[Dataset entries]
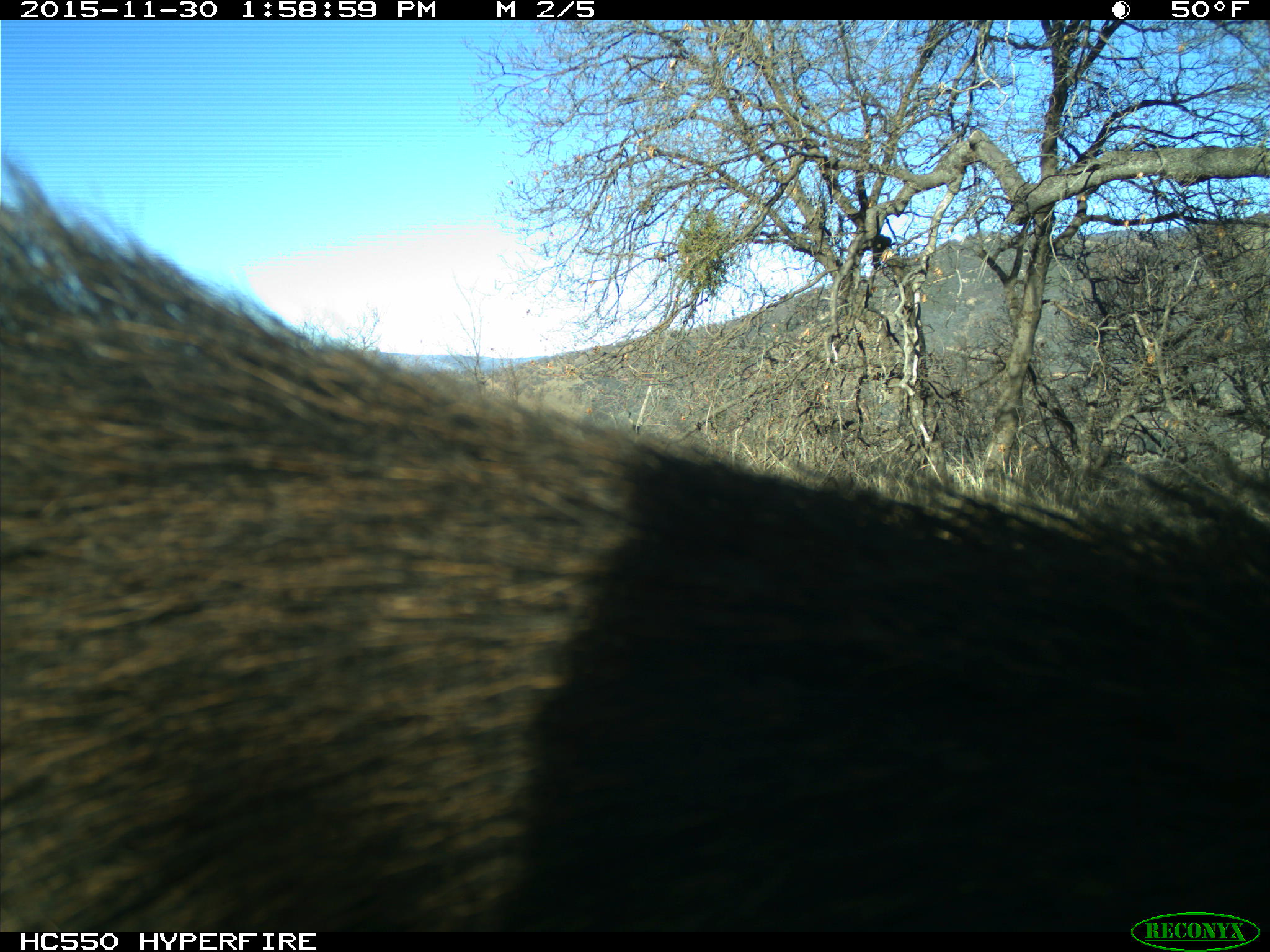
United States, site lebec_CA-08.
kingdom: Animalia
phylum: Chordata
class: Mammalia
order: Artiodactyla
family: Suidae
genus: Sus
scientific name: Sus scrofa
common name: wild boar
Sus scrofa (wild boar).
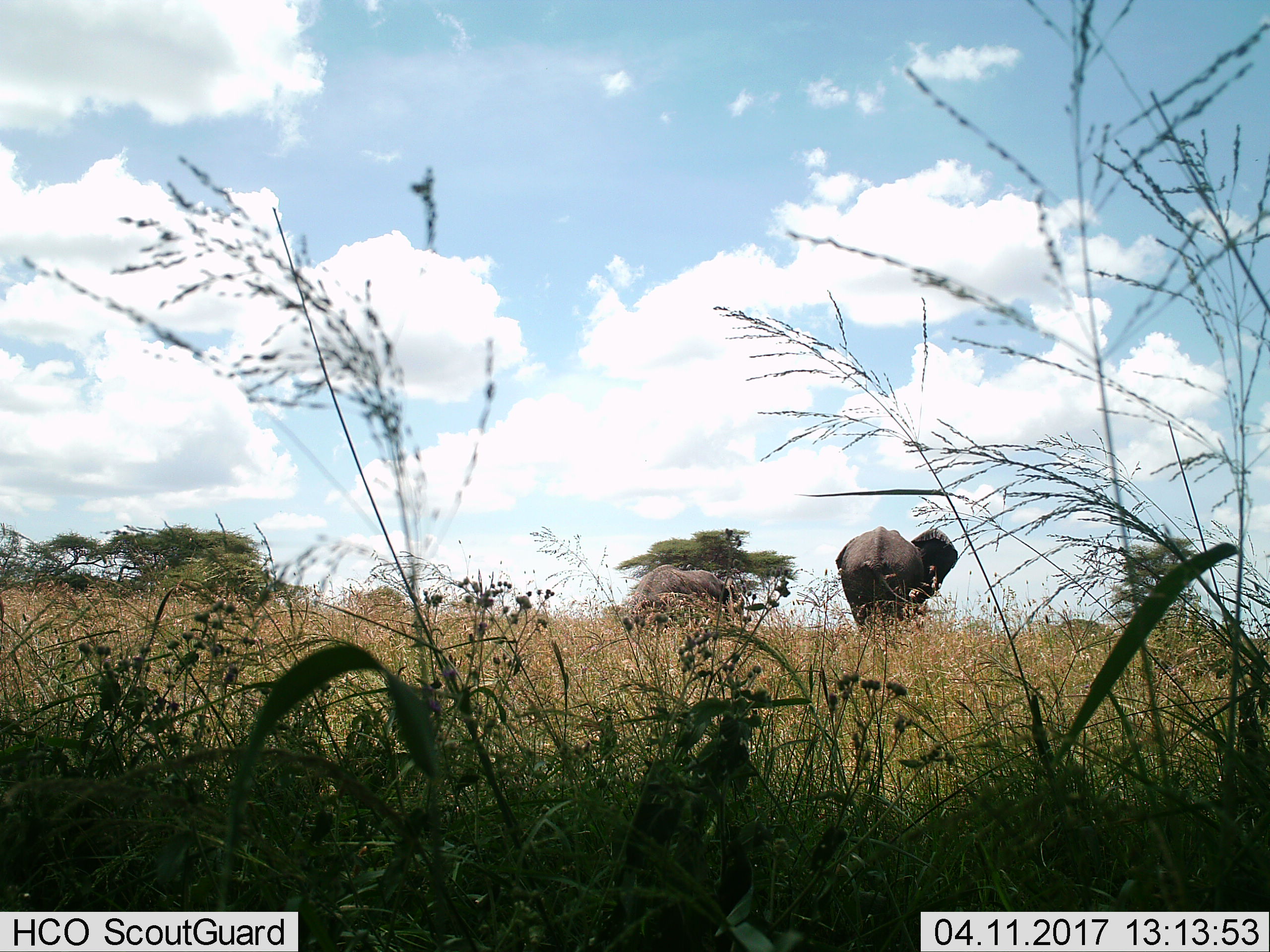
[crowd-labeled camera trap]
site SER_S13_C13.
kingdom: Animalia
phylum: Chordata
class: Mammalia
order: Proboscidea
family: Elephantidae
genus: Loxodonta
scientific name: Loxodonta africana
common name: african bush elephant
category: elephant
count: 2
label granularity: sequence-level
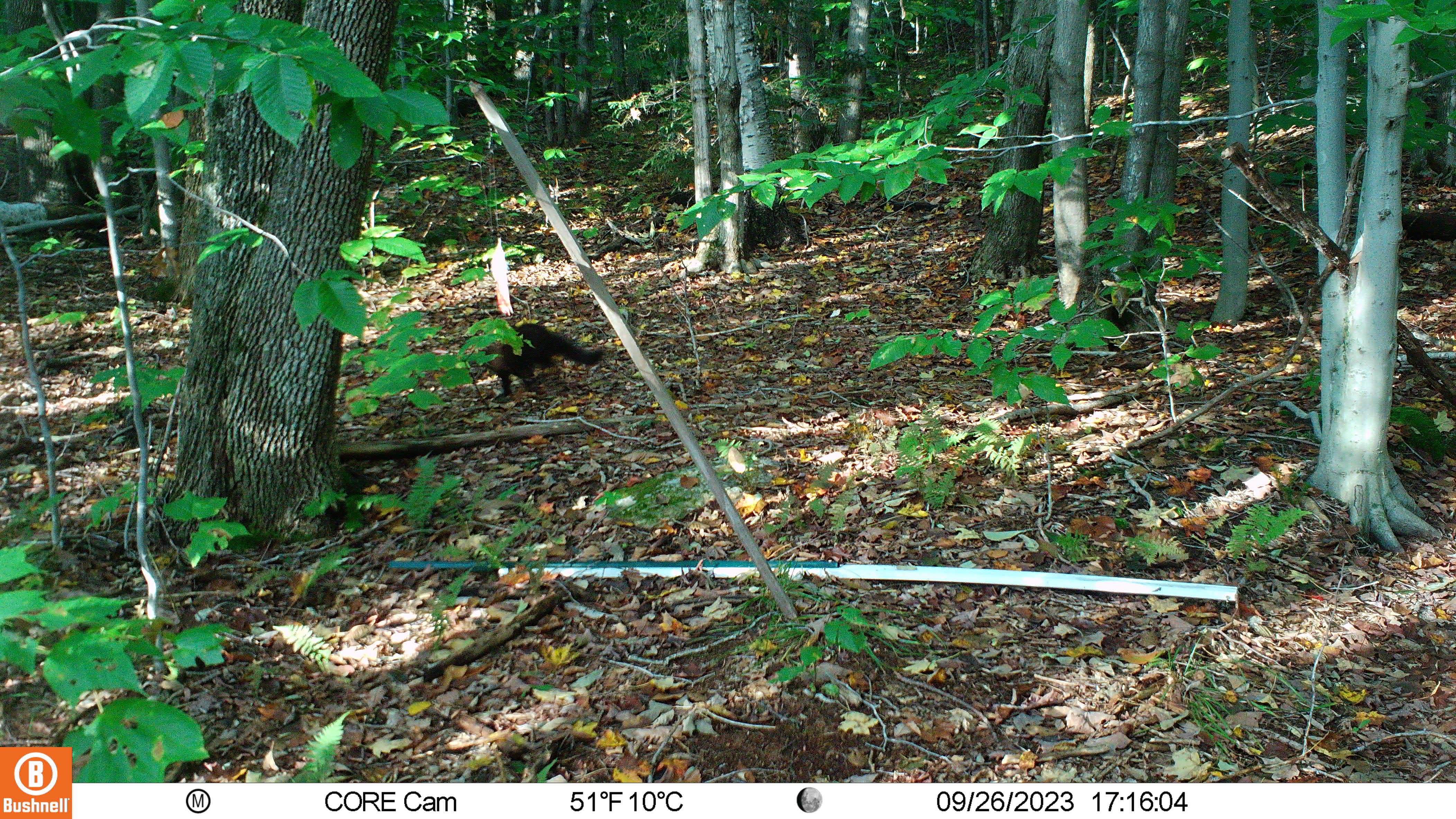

» The problem
What is needed is a word-for-word repeat of every line from the line with "scientific name: Sus scrofa" to the end of the entries above; leave out the pictures.

» Answer space
scientific name: Sus scrofa
common name: wild boar
Sus scrofa (wild boar).
[crowd-labeled camera trap]
site SER_S13_C13.
kingdom: Animalia
phylum: Chordata
class: Mammalia
order: Proboscidea
family: Elephantidae
genus: Loxodonta
scientific name: Loxodonta africana
common name: african bush elephant
category: elephant
count: 2
label granularity: sequence-level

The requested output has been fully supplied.